**Passage provided:**
== Segment start ==

Oh I did, LOL :blush:


----------



## Jax08 (Feb 13, 2009)

Gonçalo said:


> I took her to the vet last Thursday (for the deworming) and by that time I was feeding her both Purina and normal food (I didn't know that I was not supposed to give her the food I cooked) and the vet told me what ration she was being given and that she recommended Purina.


Nothing wrong with cooking for your dog or a raw diet.  Take a look around and do some research. this might be an option for you.

Puppies can get ill quickly. If you cant' get her to eat, take her in to be safe It may be she is just being picky but better safe than sorry.


----------



## Gonçalo (Jan 12, 2014)

Jax08 said:


> Nothing wrong with cooking for your dog or a raw diet.  Take a look around and do some research. this might be an option for you.
> 
> Puppies can get ill quickly. If you cant' get her to eat, take her in to be safe It may be she is just being picky but better safe than sorry.


Yes thank you I agree. After soaking the food and adding some cheese (she loves it, that's the treat I use to train her) she finally ate the food. I used the clicker whenever she started to eat. 

I'm going to change from Purina to Criadores, a portuguese premium food that only contains natural products (Its even safe to be eaten by humans as it is stated in the website) which has 5 star reviews and since it can only be ordered online it has extremely good prices. I've seen people changing from Royal Canin to Criadores.

== Segment end ==

**Questions on the material:**
[1] In the forum thread about feeding a puppy, what did Gonçalo add to the soaked food before the puppy finally ate it?
[2] Write the next few sentences of the forum thread about feeding a puppy, picking up after its last sentence.

**Given material:**

== Segment start ==

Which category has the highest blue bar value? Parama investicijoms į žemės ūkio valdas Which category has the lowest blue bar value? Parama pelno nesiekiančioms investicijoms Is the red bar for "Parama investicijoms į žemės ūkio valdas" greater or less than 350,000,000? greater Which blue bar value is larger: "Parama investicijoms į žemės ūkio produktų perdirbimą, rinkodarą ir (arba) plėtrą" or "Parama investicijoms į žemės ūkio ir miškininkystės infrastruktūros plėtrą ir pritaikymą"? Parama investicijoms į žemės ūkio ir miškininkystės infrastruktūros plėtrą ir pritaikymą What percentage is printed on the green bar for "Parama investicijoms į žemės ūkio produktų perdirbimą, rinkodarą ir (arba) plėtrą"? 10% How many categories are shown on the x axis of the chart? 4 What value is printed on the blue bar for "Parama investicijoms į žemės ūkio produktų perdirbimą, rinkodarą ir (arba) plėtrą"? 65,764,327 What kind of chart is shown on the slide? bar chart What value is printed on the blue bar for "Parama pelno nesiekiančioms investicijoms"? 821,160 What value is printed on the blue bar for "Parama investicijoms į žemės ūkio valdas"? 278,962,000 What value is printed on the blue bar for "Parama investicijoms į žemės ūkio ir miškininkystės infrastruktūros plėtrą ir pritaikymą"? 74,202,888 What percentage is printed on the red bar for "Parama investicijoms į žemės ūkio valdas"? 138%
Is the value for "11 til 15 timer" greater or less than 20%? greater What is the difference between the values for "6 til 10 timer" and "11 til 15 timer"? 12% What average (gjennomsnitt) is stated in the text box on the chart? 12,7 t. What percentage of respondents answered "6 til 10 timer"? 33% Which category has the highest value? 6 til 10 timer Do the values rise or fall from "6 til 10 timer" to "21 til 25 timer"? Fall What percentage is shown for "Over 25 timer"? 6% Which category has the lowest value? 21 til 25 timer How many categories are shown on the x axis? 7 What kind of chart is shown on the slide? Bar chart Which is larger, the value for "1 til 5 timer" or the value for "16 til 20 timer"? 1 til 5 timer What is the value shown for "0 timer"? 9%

== Segment end ==

**Answers in order:**
[1] Some cheese.

[2]
As far as I know TiendAnimal only sells it to Spain and Portugal but you can always check (they provide with a free 250gm preview of the product if you want to check it out first).


Sent from Petguide.com Free App


----------



## Gonçalo (Jan 12, 2014)

Bad news, Kia is not eating anything again. I tried to soak the food - nothing, mix some dog treats with her food - nothing. Basically she doesn't want to eat! She's driving me crazy and I'm desperate since she hasn't eat for 24 hours already, only the two treats that were in her food!

I already ordered the new food but it will take a few days to arrive. Remember that I'm from Portugal and it's not the same thing as the USA, if we want good dog food we have to order it from the internet because the stores only have horrible food!

Please help me! What should I do? Just keep insisting until she eats it?


----------



## artemisnhounds (Jan 19, 2014)

Any news?


Sent from Petguide.com Free App


----------



## doggiedad (Dec 2, 2007)

maybe she doesn't like what you're feeding.
switch brands.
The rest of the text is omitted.